Guilty Pleasure Parties

There are lots of great guilty pleasure party ideas out there, but perhaps the most inclusive of your guests is the collective guilty pleasure playlist.

For this type of party, have everyone that’s coming prepare a list of a few of their favorite guilty pleasures. As people arrive, collect those songs in a streaming playlist. You may want to create a private event playlist so that everyone’s guilty pleasure songs don’t corrupt your streaming algorithm.

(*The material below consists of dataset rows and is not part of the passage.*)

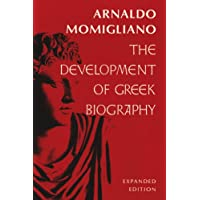 The Development of Greek Biography: Expanded Edition (Carl Newell Jackson Lectures)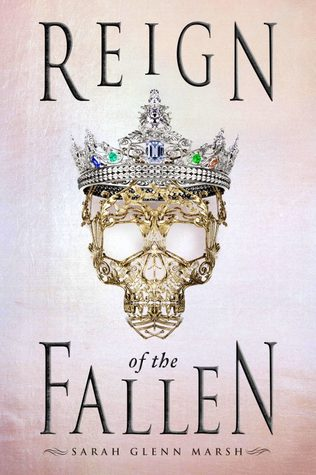 Waiting on Wednesday: Reign of the Fallen by Sarah Glenn Marsh and The Belles by Dhonielle Clayton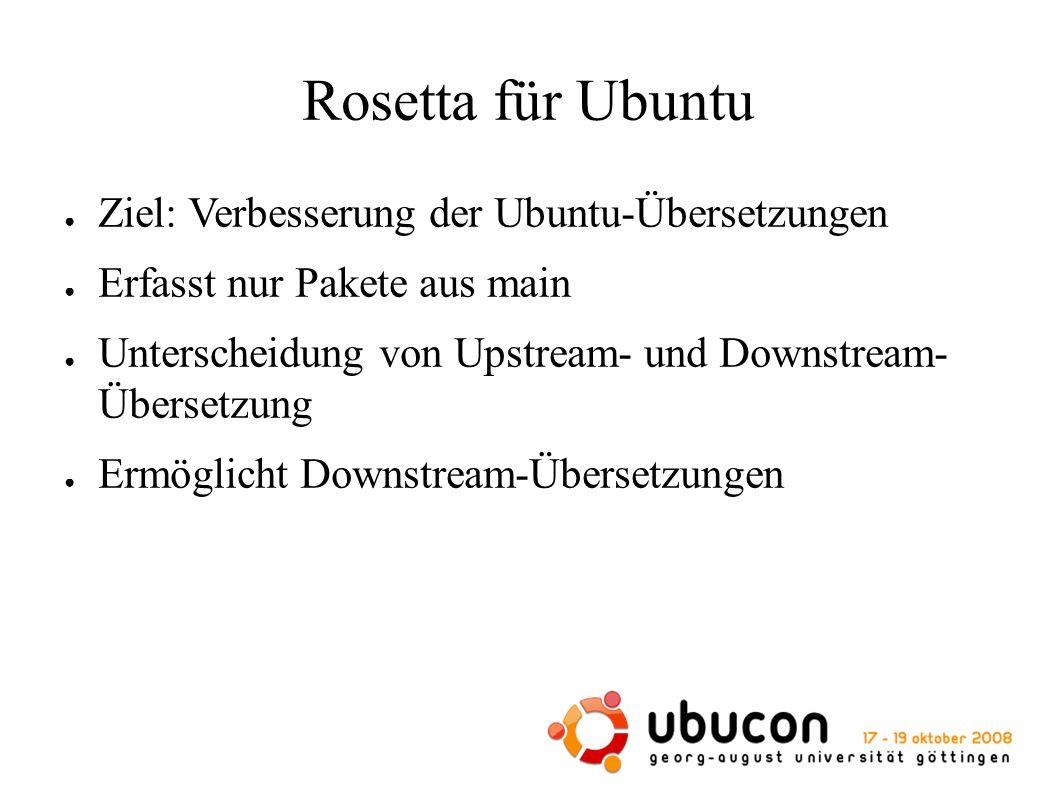 Lebenslauf von Upstream- Übersetzungen ● Hochladen als Bestandteil von Ubuntu-Quellpaketen ● Extrahieren aus dem Paket und Importieren in die Rosetta-Datenbank ● Abgleichen mit den Rosetta-eigenen Übersetzungen ● Ausliefern in Form von language-packs – sind nicht mehr im herunterladbarem Paket enthalten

When you have all your guests and all of their songs in a list, set the list to play in a random order. Then you can try to guess whose song is whose, have huge sing-alongs, and generally enjoy how silly and fun everyone’s guilty pleasures are.

Let Your Freak Flag Fly

The reason people hide their guilty pleasures is that they are afraid of judgment from the people around them. We all want to be seen as cool. But even the coolest person in the world likes some things that someone else might think is a little corny.

Guilty pleasure songs don’t hurt anyone, so throw away your hang-ups and embrace them! You might discover that the people you were afraid of have the same silly tastes as you!